- அமுதா ஒரு ஆச்சர்யகுறி
- Genre: Soap opera
- Written by: K. Balachander
- Directed by: K. Balachander Aswin Bhaskar
- Starring: Renuka Kavithalaya Krishnan Kavya Apser Shilpa Sonia
- Theme music composer: Kannan (Title Song) C. K. Ganesh (Background Score)
- Opening theme: "Nenju Porukkuthillaiye" Srimathumitha (Vocal) Vaali (Lyrics)
- Country of origin: India
- Original language: Tamil
- No. of seasons: 01
- No. of episodes: 266

Production
- Producer: Pushpa Kandasamy
- Camera setup: Multi-camera
- Running time: approx. 20-22 minutes per episode
- Production company: Kavithalayaa Productions

Original release
- Network: Kalaignar TV
- Release: 4 June 2012 – June 2014

= Amudha Oru Aacharyakuri =

Indian Tamil-language soap opera

Amudha Oru Aacharyakuri (அமுதா ஒரு ஆச்சர்யகுறி) is a 2012 Indian Tamil-language soap opera starring Renuka, Kavithalaya Krishnan, Kavya, Sonia and Afser. It broadcast on Kalaignar TV on Monday to Friday from 4 June 2012 to June 2014 at 19:00 (IST) for 266 episodes. From 2014 to 20 July 2015 the show was re-launched in Kalaignar TV at 12:30PM (IST).

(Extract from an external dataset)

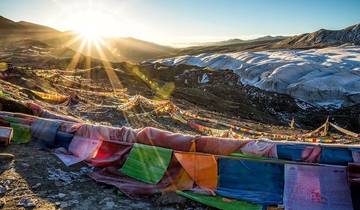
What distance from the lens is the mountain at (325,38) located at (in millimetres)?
50812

The show is Kavithalayaa Productions has been directed by K. Balachander and Ashwin and produced by Pushpa Kandasamy. It is one of K. Balachander's last projects before his death on 23 December 2014.

==Cast==
===Main===
- Renuka as Amutha
- Kavithalaya Krishnan
- Sonia

===Supporting===
- Kavya
- Afser
- Saakshi Siva
- Shilpa
- Vasanth
- Venkat
- Saran Shakthi
- Kannika Ravi
- Vijay Krishnaraj
- Sujatha
- Sruti
- Myna Nandhini
- Master Charan

===Guest appearances===
- Viji Chandrasekhar

==Casting==
The series is a Family story. Actress Renuka makes a comeback after a long break, as Amudha. Kavithalaya Krishnan plays her husband. The cast includes Sonia, Afsar, Shilpa, Vasanth, Venkat, Kanika, Vijay Krishnaraj, Sujatha, Sruti and Master Charan.

==Title song==
It was written by lyricist Vaali, composed Kannan sung by Srimathumitha.

===Soundtrack===

Track list
| No. | Title | Lyrics | Music | Singer(s) | Length |
|---|---|---|---|---|---|
| 1. | "Nenju Porukkuthillaiye (நெஞ்சு பொறுக்குதில்லையே) Title Song" | Vaali | Kannan | Srimathumitha | 3:50 |

== Awards==

| Year | Award | Category | Recipient | Result |
| 2013 | The 44 Mylapore Academy Awards | Best Production House | Kavithalayaa Productions | Won |
| Best Actor | Kavithalaya Krishnan | Won |
| Best Director | K. Balachander | Won |
| Tamil Nadu State Television Awards for 2013 | Best Production House | Renuka | Won |
| Best Dialogue writer | Shokthavuth | Won |
| Best Cinematographer | Tamil Maran | Won |

==International broadcast==
The Series was released on 4 June 2012 on Kalaignar TV. The Show was also broadcast internationally on Channel's international distribution. It aired in Sri Lanka, Singapore, Malaysia, South East Asia, Middle East, Oceania, South Africa and Sub Saharan Africa on Kalaignar TV and also aired in United States, Canada, Europe on Kalaignar Ayngaran TV. The drama is episodes on their Kalaignar TV Official YouTube Channel.